E o cavalo pula, pula, pula, dá a entender que se vai acalmar, pula com mais violência, uma violência nova, e continua a pular.

E o rapaz não consegue dormir, não se alimenta, emagrece, mas se mantém agarrado. Sua barba começa a crescer, seus cabelos começam a ficar gordurosos com o suor, e ele continua mantendo a sua mão firme e suas pernas crispadas. Ele tem a sensação de que está há anos ali, mesmo que esteja consciente de que ainda está a viver apenas o início desta provação.

Uma distração, ele quase cai. Ele endireita-se e arranja forças sabe-se lá onde.

O cavalo lança-se de lado contra uma árvore, e o rapaz grita de dor. O cavalo afasta-se da árvore, e o rapaz vê uma enorme farpa encravada em sua cocha esquerda. O cavalo continua pulando, indiferente. O rapaz retira a farpa e lança-a longe.

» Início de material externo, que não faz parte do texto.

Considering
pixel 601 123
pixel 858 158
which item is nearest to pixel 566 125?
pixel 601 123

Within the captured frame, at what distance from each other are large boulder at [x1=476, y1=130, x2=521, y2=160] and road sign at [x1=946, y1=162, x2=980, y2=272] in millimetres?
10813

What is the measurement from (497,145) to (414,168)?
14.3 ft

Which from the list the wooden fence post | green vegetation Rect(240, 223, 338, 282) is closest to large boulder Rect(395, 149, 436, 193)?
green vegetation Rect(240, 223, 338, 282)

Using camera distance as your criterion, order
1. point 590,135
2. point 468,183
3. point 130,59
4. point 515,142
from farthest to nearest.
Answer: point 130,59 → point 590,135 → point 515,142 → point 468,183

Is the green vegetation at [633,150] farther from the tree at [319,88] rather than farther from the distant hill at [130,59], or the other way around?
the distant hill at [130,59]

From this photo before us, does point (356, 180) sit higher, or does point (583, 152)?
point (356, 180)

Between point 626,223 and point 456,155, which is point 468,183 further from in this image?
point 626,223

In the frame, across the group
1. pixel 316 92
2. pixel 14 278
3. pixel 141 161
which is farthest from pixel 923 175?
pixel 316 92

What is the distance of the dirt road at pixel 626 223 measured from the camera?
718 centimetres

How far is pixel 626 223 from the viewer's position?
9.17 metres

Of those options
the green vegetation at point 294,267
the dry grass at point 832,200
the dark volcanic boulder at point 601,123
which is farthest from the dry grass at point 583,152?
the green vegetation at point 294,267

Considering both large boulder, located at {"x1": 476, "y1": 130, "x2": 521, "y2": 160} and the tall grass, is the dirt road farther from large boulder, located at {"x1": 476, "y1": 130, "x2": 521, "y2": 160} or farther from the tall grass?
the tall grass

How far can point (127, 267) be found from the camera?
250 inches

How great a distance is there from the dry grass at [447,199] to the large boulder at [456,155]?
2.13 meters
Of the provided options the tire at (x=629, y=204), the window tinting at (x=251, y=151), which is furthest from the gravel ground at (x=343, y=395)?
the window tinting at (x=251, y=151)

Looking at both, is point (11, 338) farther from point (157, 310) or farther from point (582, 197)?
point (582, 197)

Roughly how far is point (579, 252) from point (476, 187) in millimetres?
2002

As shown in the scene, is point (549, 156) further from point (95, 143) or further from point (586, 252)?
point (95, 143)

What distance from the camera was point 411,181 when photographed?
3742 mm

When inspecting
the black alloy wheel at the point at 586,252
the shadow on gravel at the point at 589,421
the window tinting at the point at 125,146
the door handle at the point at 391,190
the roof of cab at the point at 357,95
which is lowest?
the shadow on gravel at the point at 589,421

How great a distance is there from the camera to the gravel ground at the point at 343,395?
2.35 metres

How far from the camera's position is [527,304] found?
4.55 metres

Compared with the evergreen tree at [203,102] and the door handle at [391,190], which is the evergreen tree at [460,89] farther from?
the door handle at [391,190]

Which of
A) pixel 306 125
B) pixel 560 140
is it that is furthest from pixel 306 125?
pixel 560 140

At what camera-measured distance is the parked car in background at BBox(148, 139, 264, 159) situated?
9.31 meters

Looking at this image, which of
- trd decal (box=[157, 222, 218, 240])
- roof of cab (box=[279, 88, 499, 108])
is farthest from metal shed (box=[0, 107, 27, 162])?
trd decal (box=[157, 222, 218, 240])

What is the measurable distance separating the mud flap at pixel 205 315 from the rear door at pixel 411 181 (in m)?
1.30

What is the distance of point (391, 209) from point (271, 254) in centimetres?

O cavalo tenta morder a sua perna, dá coices seguidos, e o sangue começa a escorrer da ferida do rapaz. Com uma das mãos, ele rasga a sua camisa e tenta estancar o ferimento.

Durante a noite, o rapaz sente frio, durante o dia, o rapaz sente calor. O cavalo também sente calor, frio e cansaço, mas sua liberdade está em jogo.

“Afinal”, o rapaz pensa, “o que eu estou querendo provar? Por que eu quero roubar o que ele tem de mais valioso?” Mas o cavalo também está tentando roubar-lhe o que ele tem de mais valioso, que é a sua capacidade de não cair.

O rapaz sente uma fisgada no peito; é a primeira vez em que ele não se sente capaz de sobreviver a tanto esforço.

A primeira semana termina. Começa a chover. O rapaz olha para o céu e aproveita para beber água da chuva.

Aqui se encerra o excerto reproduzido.